GIVEN TEXT:
* begin *

It also requires the commission and other state agencies to develop 4-year integrated resource plans and gives the ICC discretion to facilitate transmission projects that support state goals. This marks the next chapter in Illinois energy transition, and we look forward to working with policymakers on implementing this next set of programs. In Maryland, the commission initiated a request for merchant generator proposals for up to 3 gigawatts of new energy supply. The process attracted several submissions, though the disclosed capacity levels have fallen short of their target, and we will learn in December which of those projects the Maryland Department of Natural Resource Power Plant Research program might recommend. And PJM is working through its Critical Issue Fast Path process for options to better accommodate new large loads, assisting our states as they navigate unprecedented levels of growth.

We are encouraged by the breadth and amount of engagement in that process, and we look forward to finding solutions that ensure customers can rely on cost-effective power supply. And as we have stated, these efforts are welcomed and necessary, but they are not enough. There is a significant anticipated shortfall in supply and hoping that markets alone will fill it puts too much risk on customers that increasingly depend on affordable supply to power their lives. All states need to leverage all available options to bring control, certainty and customer benefits to securing power. These options help ensure that all customers continue to have reliable access to energy and that the states can participate more fully in the economic development opportunities from artificial intelligence and onshoring.

The supply challenge is real, and we know utilities can be a key partner in helping the state solve it, whether it’s supporting investments in the demand side like energy efficiency, distributed and community solar and storage or even owning more traditional generation plants. We stand ready to work with our states as they seek opportunities to address growing energy security needs in a manner that fits their goals. The demand for power is not slowing down. Our large load pipeline now stands at over 19 gigawatts as we have finalized our cluster study approach and now account for our first transmission security agreement at PECO. The innovative TSA approach ensures we strike the right balance in prioritizing large loads, while ensuring our existing customers are protected.

* end *

SUPPLIED MATERIAL:
* begin *

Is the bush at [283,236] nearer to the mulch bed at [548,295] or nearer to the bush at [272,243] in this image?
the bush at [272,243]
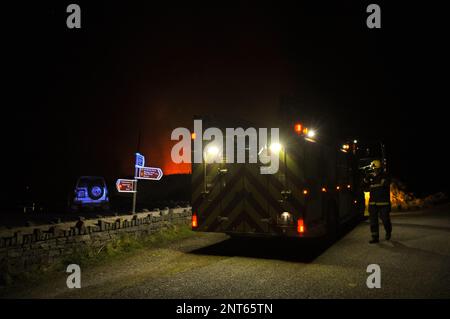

* end *

WHAT IS ASKED:
[1] According to the energy supply remarks, why are current efforts to add supply not enough? Answer in one to three sentences.
[2] Carry the energy supply remarks forward from their last sentence.
The listing was taken from a separate source.

ANSWER SET:
[1] A large shortfall in supply is expected. Counting on markets alone to fill it would put too much risk on customers, who increasingly depend on affordable power to run their lives.

[2]
Furthermore, we now have at least 27 gigawatts either waiting signed TSAs or in active cluster studies with many more behind those. Additional details on our large load outlook can be found in the appendix. Connecting new business is expected to be just one of the drivers of the anticipated growth in transmission investment in our next 4-year plan. This new business will also drive broader needs for the grid, which get identified in reliability assessments like PJM’s open windows, and it helps drive inter RTO opportunities like MISO Tranche 2.1 segment running through ComEd’s territory. We will be monitoring the recommendations coming out of PJM’s latest open window over the next 3 months to determine if any of the solutions we have proposed either individually or with partners are selected.

With no project greater than 3% of our 4-year plan, we are focused on bringing all of our customers along at the appropriate pace while also ensuring we can earn a fair return of 9% to 10% on the equity capital provided by our investors. With rate base growth of 7.4% through 2028 and a balanced financing plan, we expect to grow our earnings at an annualized rate of 5% to 7% with the expectation of always delivering at the midpoint or better of that range. I will now ask Jeanne to cover more details on our regulatory updates and financial performance. Jeanne?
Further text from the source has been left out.